Today Nissan unveiled the Datsun Go, the first of a new line of cars intended for emerging markets.

Datsun GO

If you are old enough to have seen the Sex Pistols live, then Datsun cars will be familiar. From the classic Fairlady roadster to the original Z cars, Datsun made a name for itself as a maker of inexpensive and sporty cars. But the badge disappeared from automotive grilles in 1981, as parent brand Nissan asserted its identity.

Now Datsun is back, the brand relaunched by Nissan.

However, forget the Fairlady or Zs, or even the B210. The newest car to wear the Datsun badge is called the Go, and it is a tiny little economical hatchback. The front-wheel-drive Go gets a 1.2-liter engine, which probably can't make more than 100 horsepower. Nissan fits it with a five-speed manual transmission, rather than the continuously variable automatics it favors in Nissan-branded models in the U.S.

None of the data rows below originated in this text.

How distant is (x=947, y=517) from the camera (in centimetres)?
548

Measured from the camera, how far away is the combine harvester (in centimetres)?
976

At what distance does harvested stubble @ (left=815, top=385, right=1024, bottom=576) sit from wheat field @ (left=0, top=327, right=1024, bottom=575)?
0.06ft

And it won't be sold in the U.S.

Nissan designed the car for emerging markets, where rising incomes are making for many first-time car buyers. The Go will launch in India, and Nissan eventually plans to bring it, and several other Datsun-branded models, to Russia, South Africa, and Indonesia.

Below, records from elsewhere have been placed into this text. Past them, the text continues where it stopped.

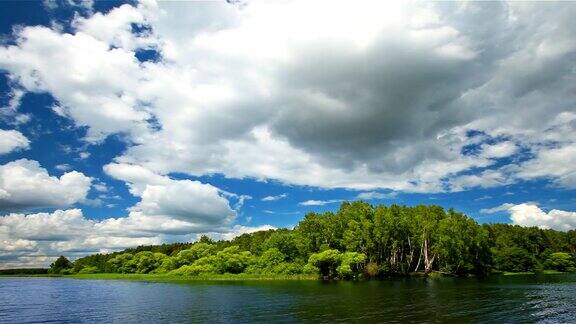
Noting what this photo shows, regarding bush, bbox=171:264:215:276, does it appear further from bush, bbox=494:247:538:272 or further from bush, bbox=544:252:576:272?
bush, bbox=544:252:576:272

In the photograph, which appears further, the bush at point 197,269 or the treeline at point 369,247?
the bush at point 197,269

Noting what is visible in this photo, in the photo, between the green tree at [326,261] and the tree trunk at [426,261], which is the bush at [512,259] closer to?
the tree trunk at [426,261]

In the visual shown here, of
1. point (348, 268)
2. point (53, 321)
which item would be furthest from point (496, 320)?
point (348, 268)

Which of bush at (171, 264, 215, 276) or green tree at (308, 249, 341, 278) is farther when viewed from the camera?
bush at (171, 264, 215, 276)

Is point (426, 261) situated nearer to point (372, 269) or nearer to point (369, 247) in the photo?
point (369, 247)

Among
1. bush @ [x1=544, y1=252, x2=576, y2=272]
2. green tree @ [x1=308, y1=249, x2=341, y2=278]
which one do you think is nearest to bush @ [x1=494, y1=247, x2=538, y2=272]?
bush @ [x1=544, y1=252, x2=576, y2=272]

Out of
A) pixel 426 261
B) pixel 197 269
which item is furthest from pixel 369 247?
pixel 197 269

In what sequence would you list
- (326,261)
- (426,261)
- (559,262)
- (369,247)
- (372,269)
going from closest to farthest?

Nissan expects the price to come in around 400,000 Indian rupee, which converts to under $7,000 U.S. That puts the Datsun Go at substantially above the price of the $2,500 Tata Nano, which made headlines in 2009 as the least expensive new car in the world.

In a nod to robust mobile phone adoption in emerging markets, the Datsun Go will feature an integrated smartphone holder, with ports for USB and auxiliary audio, so drivers can use their phones for navigation, music, and making hands-free calls.

In a press release, Nissan said it will build the Datsun Go model in India, and will have more details available later this year.